What you will do: Copy out word for word the lines in the records that begin with the line containing "Order the items" and end with the line containing "from nearest to", including both of those lines.

Excerpted data:
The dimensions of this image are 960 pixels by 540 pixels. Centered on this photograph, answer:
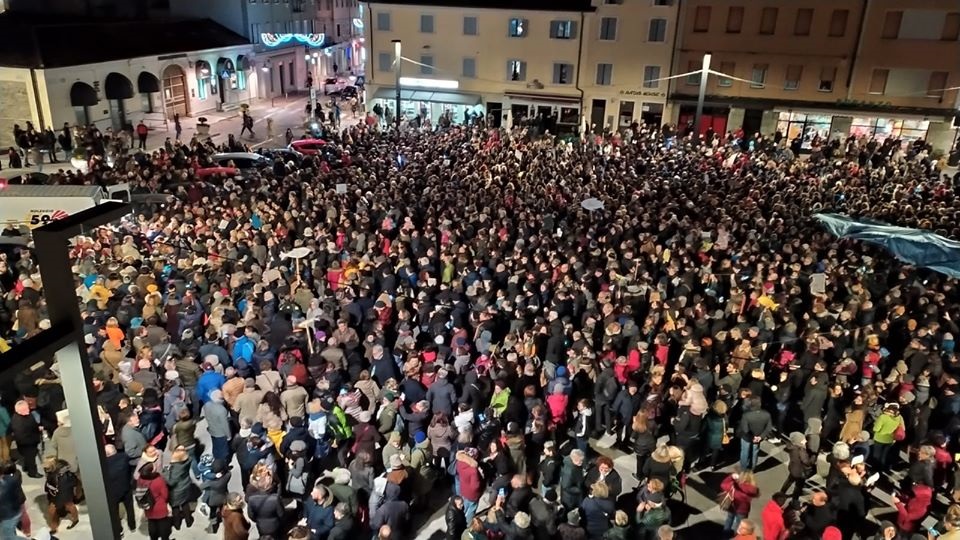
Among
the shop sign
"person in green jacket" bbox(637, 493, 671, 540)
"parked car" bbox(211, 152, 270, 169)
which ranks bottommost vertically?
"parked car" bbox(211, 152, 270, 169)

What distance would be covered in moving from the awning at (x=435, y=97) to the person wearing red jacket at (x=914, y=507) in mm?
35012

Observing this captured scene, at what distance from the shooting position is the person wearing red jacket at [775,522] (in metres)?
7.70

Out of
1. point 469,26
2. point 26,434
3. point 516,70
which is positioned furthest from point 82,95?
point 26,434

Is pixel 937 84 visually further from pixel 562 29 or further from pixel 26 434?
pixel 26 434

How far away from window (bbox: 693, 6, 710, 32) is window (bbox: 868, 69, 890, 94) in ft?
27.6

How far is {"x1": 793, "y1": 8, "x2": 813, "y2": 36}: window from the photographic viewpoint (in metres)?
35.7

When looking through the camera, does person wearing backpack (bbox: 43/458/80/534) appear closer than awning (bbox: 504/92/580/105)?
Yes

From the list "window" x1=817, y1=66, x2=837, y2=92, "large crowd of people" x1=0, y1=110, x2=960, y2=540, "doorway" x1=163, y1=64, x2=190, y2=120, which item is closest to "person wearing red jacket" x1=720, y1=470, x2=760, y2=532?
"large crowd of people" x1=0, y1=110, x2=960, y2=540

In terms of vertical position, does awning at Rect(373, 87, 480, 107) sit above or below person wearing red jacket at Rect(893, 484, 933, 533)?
---
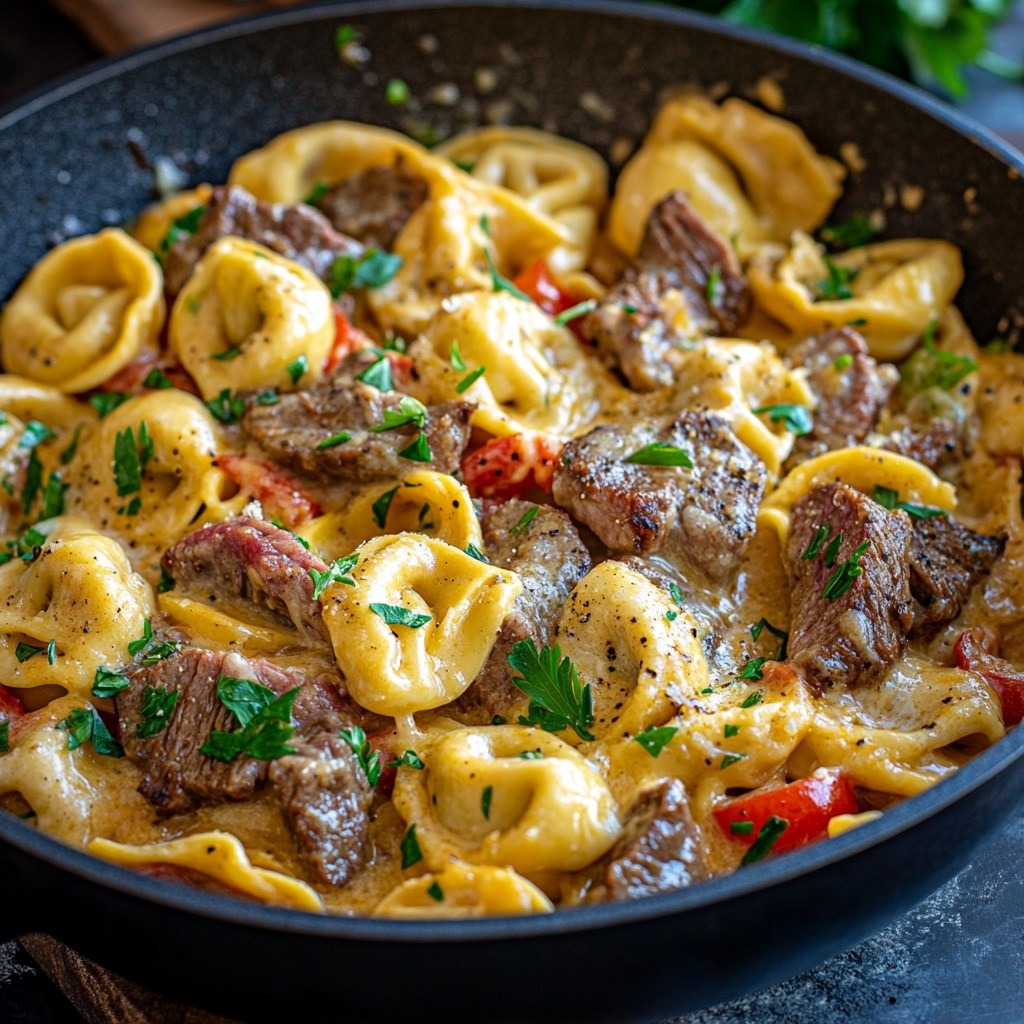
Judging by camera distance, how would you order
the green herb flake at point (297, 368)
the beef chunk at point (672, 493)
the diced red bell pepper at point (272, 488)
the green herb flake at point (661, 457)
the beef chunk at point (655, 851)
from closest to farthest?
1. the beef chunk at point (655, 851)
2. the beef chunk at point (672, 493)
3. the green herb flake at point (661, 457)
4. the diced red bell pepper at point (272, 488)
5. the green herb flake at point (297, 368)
---
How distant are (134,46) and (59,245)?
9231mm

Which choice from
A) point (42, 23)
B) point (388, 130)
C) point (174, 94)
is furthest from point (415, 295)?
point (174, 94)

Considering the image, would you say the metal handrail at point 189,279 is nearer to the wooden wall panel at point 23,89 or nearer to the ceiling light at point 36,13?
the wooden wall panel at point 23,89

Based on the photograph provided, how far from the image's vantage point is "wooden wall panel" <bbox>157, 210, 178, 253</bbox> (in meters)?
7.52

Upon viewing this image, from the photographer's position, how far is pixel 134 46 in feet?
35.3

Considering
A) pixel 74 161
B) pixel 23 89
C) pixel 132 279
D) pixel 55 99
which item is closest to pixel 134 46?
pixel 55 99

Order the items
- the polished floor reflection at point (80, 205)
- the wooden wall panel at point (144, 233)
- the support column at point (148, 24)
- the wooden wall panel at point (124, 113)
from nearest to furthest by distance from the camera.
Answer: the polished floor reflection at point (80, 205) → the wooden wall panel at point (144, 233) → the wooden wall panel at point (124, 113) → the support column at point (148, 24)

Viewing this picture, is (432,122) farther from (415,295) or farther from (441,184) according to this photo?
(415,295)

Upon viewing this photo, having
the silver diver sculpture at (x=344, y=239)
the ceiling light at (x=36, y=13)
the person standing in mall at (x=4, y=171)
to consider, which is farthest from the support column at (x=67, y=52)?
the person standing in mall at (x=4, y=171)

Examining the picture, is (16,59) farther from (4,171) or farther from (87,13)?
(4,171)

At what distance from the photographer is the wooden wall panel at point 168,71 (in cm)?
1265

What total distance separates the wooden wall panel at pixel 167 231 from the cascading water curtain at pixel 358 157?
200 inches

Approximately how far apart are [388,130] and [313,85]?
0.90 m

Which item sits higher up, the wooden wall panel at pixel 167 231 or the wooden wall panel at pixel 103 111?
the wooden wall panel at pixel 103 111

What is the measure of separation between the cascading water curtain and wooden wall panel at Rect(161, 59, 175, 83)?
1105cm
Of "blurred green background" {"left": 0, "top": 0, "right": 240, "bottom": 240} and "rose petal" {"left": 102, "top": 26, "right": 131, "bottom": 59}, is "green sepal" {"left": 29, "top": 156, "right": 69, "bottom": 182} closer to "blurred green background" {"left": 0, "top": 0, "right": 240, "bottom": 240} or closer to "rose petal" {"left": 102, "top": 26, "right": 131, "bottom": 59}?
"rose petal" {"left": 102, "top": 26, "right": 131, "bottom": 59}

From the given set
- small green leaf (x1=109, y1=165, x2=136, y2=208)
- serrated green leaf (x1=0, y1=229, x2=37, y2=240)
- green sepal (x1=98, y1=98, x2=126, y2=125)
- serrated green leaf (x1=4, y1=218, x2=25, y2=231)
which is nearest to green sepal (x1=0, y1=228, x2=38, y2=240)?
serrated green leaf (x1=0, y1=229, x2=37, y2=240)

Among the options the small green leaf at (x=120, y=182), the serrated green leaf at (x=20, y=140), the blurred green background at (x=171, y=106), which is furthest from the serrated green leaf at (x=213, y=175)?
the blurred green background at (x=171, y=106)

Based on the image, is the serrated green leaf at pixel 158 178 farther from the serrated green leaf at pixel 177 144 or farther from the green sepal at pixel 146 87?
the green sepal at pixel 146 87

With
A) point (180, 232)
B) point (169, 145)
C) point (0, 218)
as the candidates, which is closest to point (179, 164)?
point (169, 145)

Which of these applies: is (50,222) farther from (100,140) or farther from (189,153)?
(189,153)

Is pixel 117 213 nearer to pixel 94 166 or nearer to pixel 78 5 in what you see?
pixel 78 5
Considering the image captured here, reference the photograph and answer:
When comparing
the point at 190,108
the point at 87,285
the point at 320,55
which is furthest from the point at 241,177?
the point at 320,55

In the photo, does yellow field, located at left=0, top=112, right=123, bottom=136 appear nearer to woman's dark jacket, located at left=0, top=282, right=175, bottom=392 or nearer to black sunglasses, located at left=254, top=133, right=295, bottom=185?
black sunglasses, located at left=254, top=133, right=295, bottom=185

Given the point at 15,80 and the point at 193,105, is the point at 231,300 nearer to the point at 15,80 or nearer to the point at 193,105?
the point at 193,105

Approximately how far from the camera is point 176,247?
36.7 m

Task result:
Order the items
- the polished floor reflection at point (80, 205)
- the wooden wall panel at point (144, 233)
- the support column at point (148, 24)
- the wooden wall panel at point (124, 113)
from nearest to furthest by distance from the camera.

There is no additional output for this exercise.